European stocks ended Monday's session narrowly in the red, with the regional Stoxx 600
down 0.13%.
The index closed 0.56% higher last week after two weeks of losses, but is currently on course for its first monthly decline of the year. The Stoxx 600 has nonetheless continued to outperform the U.S. S&P 500, which is down nearly 5% in March.
UK stocks hold slight gains after services sector activity improves
London's FTSE 250
index was 0.15% higher while the FTSE 100
was just above the flatline in late trade amid broader European stock market declines, after U.K. service sector activity was shown to have improved in March.
The Purchasing Managers' Index published by S&P Global earlier in the session showed output in Britain's dominant services sector rose to a six-month high, with a reading of 52, up from 50.5 in February.

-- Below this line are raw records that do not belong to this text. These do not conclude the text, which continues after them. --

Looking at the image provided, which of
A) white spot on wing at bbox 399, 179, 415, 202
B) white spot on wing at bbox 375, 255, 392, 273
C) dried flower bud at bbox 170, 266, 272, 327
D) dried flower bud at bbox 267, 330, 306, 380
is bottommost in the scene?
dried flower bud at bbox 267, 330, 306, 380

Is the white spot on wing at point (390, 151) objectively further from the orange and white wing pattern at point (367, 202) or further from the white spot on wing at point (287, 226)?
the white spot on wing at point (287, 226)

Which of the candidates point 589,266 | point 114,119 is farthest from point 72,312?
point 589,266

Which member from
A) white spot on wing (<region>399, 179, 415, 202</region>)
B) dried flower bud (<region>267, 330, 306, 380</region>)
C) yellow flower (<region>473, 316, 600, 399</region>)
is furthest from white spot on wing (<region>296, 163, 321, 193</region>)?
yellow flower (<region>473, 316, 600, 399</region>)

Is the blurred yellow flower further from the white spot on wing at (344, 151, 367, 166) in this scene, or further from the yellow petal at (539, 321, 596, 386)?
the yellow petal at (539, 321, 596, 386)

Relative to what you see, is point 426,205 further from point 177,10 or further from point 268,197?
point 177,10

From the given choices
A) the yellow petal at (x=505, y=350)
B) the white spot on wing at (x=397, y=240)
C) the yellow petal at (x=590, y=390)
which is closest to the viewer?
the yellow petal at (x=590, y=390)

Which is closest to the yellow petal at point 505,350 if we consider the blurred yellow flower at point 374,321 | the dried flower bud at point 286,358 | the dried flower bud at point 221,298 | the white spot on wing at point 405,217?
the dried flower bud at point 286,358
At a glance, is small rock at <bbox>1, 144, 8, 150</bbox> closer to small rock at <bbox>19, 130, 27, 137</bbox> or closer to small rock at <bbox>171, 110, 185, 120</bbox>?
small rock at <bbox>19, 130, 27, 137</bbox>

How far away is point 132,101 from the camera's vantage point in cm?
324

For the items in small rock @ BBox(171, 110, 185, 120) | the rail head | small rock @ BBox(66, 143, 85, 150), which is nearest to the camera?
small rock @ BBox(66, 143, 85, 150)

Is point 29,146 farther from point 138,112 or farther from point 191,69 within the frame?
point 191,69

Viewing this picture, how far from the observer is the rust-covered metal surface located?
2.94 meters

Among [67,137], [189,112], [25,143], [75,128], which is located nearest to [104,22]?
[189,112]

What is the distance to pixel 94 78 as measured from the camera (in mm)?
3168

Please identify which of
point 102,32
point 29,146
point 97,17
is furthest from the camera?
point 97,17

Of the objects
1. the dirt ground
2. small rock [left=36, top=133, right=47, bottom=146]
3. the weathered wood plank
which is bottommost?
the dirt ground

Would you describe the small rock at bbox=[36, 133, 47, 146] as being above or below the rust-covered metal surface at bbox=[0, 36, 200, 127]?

However, the smaller manufacturing sector moved deeper into contraction territory.The readings come ahead of the government's spring fiscal statement on Wednesday, expected to contain announcements on spending cuts to the benefits system and the civil service, as well as an updated assessment of the U.K. economy from the independent Office for Budget Responsibility.
"An upturn in business activity in March brings some good news for the government ahead of the Chancellor's Spring Statement, offering a respite from the recent flow of predominantly downbeat economic data. However... one good PMI doesn't signal a recovery," Chris Williamson, chief business economist at S&P Global Market Intelligence, said in a statement.
While business activity improvements are being driven by areas such as financial services, consumer-facing businesses and manufacturers are struggling with challenges including increased costs, low confidence and weak demand, exacerbated by global uncertainty from U.S. President Donald Trump's tariff policies, Williamson added.